Stone age: a new architecture from an old material

News Detail

Year:

2023

Country:

Global

Source:

The Architectural Revew

As we near the end of the fossil fuel era, building in stone offers a hopeful future for construction

Imagine you suddenly had to build a new house for everyone in the world. Let’s say 7 billion people spontaneously need a 25m2 living space which we propose to form with a 200mm reinforced stone slab. How much stone would we need? Is there enough? The total volume of used stone would be 35km3, equating to to a hole of roughly 40km square and 20m deep. This is a big hole, but in global terms it’s a pinprick: the Earth’s crust has a volume in excess of 5 billion km3. Between 5 and 70km deep it is mainly granite under the land, and under the sea it is mainly basalt. Stone is being replenished all the time through plate tectonics in unimaginable volumes. It is inexhaustible, a replenishable natural resource created by geothermal energy. 

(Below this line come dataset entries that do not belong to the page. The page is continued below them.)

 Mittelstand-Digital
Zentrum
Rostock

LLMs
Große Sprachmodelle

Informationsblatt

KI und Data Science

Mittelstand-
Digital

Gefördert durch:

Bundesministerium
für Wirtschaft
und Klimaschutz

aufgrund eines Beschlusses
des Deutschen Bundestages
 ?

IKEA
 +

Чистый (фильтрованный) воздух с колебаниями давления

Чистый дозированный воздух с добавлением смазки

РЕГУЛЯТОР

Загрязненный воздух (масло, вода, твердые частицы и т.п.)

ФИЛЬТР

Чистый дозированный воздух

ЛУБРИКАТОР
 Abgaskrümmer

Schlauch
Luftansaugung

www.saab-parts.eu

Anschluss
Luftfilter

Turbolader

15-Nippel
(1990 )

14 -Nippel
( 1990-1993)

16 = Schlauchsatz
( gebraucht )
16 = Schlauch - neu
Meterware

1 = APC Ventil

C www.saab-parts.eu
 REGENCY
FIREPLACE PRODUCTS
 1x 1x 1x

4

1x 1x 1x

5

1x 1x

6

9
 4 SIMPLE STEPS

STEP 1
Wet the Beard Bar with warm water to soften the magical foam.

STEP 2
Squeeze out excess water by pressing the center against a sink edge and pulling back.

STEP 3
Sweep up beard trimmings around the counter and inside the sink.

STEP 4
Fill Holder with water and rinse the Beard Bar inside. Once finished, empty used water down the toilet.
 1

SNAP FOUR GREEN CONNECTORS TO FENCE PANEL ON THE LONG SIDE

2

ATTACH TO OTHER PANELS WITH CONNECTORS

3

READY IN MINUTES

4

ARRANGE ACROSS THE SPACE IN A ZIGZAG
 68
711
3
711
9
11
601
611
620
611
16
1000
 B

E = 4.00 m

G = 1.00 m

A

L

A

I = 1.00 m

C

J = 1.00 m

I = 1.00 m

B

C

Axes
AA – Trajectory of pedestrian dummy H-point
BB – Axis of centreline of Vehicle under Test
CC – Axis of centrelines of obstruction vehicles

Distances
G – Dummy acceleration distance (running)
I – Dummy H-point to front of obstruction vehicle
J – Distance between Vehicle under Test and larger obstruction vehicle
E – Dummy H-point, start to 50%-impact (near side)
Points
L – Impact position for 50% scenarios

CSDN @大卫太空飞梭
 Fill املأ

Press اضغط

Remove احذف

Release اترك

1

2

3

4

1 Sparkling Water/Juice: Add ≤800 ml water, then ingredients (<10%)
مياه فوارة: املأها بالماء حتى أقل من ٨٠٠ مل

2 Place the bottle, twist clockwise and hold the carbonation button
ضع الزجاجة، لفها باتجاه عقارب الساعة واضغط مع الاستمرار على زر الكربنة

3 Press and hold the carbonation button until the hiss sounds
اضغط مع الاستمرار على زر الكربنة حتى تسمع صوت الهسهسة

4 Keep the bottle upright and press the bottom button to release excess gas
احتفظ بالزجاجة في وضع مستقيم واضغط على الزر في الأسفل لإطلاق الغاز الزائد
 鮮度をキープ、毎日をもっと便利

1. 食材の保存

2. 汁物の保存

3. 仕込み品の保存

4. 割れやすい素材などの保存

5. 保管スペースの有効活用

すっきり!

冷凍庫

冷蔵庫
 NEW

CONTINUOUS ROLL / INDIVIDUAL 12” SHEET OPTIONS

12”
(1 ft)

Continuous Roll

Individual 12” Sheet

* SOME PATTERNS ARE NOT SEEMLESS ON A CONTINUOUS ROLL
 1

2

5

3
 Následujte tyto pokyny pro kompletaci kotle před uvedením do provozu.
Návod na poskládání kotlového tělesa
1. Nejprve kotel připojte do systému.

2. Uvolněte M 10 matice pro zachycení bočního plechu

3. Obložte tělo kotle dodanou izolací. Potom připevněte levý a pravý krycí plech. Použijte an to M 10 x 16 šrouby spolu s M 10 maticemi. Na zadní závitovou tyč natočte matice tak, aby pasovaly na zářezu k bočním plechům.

Almost all construction materials are extracted like stone. Timber, one of the few which isn’t, is considered a sustainable material with good reason, but growing it occupies a lot of space with monocultural forests for long periods of time. A tree takes 25 years to grow 1.5m3 of material. If we quarry the stone under the tree we get 500m3 of stone in a month. Although quarrying is highly intrusive and disruptive while it is being carried out, fully exploited quarries can be returned to nature, backfilled with unwanted spoil or reused for other purposes. The quarry that supplied most of the distinctive sandstone for all of Edinburgh’s New Town, built in the 18th and 19th centuries, has now been filled in and forgotten, sitting under Craigleith Sainsbury’s car park.